*TASK DIRECTIONS*. Rewrite the items below with "navy shirt" changed to "dark blue shirt" and everything else left as it is.

------ ENTRIES

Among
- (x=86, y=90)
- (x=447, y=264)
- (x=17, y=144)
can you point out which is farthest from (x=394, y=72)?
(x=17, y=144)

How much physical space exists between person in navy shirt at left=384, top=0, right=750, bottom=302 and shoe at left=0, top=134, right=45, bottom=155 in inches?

------------

*OUTPUT OF THE TASK*.
Among
- (x=86, y=90)
- (x=447, y=264)
- (x=17, y=144)
can you point out which is farthest from (x=394, y=72)?
(x=17, y=144)

How much physical space exists between person in dark blue shirt at left=384, top=0, right=750, bottom=302 and shoe at left=0, top=134, right=45, bottom=155 in inches?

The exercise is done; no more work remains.